▶ **Problem**
Gather every line below that contains the word "image", and copy each one in full.

Data excerpts:
## START
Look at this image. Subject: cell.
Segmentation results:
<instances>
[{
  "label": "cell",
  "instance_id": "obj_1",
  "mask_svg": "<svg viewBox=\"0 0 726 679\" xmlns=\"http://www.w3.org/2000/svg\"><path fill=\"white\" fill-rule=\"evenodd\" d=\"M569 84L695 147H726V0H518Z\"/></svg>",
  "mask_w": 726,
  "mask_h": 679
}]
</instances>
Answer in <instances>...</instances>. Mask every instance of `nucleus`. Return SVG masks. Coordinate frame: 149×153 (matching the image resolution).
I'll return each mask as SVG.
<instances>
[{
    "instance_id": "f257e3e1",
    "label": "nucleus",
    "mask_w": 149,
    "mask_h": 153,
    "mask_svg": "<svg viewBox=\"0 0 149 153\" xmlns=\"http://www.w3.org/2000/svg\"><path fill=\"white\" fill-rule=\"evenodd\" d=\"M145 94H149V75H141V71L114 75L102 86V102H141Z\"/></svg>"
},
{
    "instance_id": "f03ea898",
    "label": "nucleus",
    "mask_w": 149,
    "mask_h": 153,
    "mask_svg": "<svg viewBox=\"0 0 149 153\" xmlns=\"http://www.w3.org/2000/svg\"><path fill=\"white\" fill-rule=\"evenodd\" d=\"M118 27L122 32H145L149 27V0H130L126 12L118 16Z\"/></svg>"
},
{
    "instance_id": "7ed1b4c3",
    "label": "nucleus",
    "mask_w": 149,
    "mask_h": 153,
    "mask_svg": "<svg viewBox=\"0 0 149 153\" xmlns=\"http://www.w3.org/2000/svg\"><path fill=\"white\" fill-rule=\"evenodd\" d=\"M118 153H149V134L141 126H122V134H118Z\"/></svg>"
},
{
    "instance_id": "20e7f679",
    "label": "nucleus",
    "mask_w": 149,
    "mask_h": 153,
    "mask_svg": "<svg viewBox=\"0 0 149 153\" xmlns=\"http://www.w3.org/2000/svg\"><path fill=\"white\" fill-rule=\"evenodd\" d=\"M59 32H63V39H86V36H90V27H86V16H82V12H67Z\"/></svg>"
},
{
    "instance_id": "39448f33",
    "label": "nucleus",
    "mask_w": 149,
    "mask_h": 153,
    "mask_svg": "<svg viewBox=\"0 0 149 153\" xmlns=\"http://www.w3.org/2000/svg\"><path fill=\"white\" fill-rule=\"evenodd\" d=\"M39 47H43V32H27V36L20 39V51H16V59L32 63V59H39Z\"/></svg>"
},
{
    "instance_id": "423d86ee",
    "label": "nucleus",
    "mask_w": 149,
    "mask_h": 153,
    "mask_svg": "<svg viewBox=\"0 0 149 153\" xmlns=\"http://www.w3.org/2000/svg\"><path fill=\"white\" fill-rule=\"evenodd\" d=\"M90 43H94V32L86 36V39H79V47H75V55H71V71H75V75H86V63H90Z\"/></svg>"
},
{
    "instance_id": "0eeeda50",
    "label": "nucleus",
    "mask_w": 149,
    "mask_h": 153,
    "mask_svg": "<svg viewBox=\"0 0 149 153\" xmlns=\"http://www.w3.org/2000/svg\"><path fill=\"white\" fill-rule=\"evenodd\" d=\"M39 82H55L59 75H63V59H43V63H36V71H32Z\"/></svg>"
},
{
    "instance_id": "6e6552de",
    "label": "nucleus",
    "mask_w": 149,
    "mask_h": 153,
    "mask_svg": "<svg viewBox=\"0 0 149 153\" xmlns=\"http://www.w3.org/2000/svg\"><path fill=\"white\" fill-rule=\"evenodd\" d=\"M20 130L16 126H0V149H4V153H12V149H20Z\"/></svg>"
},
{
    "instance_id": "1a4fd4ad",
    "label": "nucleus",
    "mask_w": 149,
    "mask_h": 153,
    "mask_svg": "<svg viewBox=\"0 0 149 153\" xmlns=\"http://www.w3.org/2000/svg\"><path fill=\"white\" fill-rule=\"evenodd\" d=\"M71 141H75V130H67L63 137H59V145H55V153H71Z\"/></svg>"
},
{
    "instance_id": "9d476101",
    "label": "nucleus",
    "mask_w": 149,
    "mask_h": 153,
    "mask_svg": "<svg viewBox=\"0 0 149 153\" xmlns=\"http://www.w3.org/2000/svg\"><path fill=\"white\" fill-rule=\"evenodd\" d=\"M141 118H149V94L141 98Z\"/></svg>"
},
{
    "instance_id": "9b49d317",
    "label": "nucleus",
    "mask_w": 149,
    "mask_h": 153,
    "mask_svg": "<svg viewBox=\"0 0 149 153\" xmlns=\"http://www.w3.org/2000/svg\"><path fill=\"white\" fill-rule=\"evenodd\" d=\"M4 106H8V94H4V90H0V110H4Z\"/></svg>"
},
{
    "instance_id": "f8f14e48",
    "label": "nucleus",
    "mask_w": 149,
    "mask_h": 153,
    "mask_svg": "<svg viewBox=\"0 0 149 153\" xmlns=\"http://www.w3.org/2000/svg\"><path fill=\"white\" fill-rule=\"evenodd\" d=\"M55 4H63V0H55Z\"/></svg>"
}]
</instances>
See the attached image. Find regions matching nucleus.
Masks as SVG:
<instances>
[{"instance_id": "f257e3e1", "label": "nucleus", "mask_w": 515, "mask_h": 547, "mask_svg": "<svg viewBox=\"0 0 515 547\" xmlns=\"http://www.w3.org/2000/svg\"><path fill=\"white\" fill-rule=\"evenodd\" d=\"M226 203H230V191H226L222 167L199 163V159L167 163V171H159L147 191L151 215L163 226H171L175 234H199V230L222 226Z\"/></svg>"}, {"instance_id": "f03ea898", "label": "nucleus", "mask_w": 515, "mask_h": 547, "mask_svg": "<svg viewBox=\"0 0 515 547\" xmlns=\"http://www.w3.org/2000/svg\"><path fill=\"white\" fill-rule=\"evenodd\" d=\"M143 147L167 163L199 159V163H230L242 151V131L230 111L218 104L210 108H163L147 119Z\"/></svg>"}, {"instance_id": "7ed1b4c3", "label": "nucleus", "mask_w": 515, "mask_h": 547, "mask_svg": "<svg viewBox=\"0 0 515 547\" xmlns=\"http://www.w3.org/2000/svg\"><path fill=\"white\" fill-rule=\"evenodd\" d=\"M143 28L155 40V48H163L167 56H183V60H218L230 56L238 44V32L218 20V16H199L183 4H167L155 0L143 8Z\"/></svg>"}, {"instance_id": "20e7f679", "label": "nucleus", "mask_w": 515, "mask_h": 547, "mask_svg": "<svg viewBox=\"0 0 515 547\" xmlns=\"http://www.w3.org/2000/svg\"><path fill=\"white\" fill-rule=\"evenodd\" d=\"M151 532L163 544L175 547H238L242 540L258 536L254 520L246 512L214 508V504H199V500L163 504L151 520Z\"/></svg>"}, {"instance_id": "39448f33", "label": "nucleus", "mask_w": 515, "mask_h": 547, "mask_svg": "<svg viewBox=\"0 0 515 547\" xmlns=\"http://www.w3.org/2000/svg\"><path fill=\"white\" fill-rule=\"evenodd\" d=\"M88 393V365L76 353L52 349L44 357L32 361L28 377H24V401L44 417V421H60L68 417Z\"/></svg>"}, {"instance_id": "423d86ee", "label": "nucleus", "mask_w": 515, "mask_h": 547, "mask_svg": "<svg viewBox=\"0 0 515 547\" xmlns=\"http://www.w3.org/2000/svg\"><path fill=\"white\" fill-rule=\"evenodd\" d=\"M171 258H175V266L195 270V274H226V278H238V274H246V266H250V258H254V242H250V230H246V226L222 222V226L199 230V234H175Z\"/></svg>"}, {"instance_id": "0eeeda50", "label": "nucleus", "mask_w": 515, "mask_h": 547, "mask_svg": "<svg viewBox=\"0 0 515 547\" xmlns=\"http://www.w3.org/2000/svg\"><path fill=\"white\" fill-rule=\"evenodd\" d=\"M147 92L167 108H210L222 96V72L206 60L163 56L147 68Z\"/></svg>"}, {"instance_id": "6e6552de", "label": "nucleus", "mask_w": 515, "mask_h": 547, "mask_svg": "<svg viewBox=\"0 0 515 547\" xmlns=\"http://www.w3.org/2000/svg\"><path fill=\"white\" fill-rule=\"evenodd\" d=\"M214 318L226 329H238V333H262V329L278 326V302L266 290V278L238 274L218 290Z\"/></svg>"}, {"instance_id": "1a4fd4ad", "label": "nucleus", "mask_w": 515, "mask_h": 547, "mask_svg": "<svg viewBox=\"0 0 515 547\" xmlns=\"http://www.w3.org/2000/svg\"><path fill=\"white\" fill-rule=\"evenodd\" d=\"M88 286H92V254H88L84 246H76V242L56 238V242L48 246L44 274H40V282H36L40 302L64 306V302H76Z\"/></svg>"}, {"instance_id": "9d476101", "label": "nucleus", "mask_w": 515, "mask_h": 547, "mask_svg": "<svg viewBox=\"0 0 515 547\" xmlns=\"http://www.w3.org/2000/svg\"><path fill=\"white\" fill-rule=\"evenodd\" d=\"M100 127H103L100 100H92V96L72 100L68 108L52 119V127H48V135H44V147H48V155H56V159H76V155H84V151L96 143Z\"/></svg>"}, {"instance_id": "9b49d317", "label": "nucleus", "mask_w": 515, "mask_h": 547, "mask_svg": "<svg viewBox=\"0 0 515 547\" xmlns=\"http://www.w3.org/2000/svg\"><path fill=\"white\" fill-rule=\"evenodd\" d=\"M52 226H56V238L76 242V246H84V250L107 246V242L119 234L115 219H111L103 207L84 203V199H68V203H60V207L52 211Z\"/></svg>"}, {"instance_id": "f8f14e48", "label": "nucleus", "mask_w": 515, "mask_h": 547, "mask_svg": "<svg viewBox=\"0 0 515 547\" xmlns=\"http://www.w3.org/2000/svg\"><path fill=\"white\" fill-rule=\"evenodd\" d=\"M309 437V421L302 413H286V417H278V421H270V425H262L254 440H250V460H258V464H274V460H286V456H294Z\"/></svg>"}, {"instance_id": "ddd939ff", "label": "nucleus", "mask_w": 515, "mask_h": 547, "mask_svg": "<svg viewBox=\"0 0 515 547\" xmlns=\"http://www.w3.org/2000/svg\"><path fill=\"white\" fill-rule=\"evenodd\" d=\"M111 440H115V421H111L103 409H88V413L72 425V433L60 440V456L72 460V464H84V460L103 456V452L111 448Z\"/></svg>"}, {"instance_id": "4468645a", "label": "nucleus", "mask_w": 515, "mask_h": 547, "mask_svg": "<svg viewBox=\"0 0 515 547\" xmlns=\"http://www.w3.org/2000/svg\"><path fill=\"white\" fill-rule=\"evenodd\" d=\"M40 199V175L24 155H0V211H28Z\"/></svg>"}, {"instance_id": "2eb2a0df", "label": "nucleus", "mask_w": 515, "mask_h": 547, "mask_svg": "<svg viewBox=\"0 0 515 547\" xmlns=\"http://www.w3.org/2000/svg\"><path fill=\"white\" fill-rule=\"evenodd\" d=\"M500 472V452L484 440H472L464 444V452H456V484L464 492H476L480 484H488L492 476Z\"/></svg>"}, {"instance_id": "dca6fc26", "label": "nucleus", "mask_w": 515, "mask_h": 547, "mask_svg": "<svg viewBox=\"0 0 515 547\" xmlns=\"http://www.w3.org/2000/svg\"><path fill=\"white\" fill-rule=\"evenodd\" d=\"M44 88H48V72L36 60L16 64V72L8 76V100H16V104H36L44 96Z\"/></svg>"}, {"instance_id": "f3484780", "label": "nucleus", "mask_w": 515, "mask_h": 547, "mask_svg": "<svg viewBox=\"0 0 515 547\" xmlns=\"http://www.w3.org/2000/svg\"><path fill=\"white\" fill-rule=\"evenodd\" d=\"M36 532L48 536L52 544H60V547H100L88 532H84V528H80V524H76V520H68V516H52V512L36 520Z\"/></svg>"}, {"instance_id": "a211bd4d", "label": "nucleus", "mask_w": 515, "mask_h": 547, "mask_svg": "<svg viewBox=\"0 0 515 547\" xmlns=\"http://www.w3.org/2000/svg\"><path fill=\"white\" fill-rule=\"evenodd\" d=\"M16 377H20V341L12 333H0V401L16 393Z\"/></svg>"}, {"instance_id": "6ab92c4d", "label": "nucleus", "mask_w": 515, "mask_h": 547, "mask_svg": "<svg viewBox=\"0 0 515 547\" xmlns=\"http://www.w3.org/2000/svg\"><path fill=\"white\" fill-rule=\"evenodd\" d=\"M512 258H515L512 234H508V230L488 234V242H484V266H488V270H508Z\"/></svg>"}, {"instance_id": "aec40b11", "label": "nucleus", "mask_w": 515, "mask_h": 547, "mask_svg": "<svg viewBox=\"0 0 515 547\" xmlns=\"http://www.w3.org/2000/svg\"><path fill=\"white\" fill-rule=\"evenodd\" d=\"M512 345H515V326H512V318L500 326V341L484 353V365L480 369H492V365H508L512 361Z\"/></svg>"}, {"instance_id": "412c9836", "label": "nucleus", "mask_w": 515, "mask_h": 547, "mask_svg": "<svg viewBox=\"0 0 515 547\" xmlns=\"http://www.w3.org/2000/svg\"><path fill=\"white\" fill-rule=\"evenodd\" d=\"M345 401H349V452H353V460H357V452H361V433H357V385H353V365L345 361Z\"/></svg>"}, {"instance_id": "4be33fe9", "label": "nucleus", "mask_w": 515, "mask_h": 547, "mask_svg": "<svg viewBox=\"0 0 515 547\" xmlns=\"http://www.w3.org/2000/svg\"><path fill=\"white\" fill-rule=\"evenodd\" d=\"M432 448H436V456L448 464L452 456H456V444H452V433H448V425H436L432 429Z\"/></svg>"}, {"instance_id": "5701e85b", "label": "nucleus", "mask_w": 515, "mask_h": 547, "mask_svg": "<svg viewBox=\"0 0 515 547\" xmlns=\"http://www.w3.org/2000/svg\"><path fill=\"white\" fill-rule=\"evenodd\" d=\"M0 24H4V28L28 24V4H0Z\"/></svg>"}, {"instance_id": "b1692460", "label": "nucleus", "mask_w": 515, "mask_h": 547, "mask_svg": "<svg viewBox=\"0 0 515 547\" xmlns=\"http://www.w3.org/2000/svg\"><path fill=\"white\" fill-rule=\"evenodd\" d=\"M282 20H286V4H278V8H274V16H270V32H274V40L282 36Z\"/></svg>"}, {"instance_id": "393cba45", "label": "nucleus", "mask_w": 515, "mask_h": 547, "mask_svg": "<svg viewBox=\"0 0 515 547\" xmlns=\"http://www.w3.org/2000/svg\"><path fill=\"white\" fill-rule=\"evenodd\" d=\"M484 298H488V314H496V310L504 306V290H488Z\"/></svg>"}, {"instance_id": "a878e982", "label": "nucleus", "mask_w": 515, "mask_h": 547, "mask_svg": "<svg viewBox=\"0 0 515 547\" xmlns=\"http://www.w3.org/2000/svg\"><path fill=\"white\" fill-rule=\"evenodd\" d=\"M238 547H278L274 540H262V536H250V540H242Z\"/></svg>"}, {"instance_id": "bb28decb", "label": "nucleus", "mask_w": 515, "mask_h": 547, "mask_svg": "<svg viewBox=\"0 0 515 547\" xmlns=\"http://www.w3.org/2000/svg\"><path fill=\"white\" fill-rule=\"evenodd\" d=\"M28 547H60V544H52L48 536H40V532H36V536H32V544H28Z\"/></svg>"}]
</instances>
## END
▶ **Exercise solution**
Look at this image. Subject: cell.
Answer in <instances>...</instances>. Mask every instance of `nucleus`. Return SVG masks. Coordinate frame: 149×153 (matching the image resolution).
See the attached image. Find regions matching nucleus.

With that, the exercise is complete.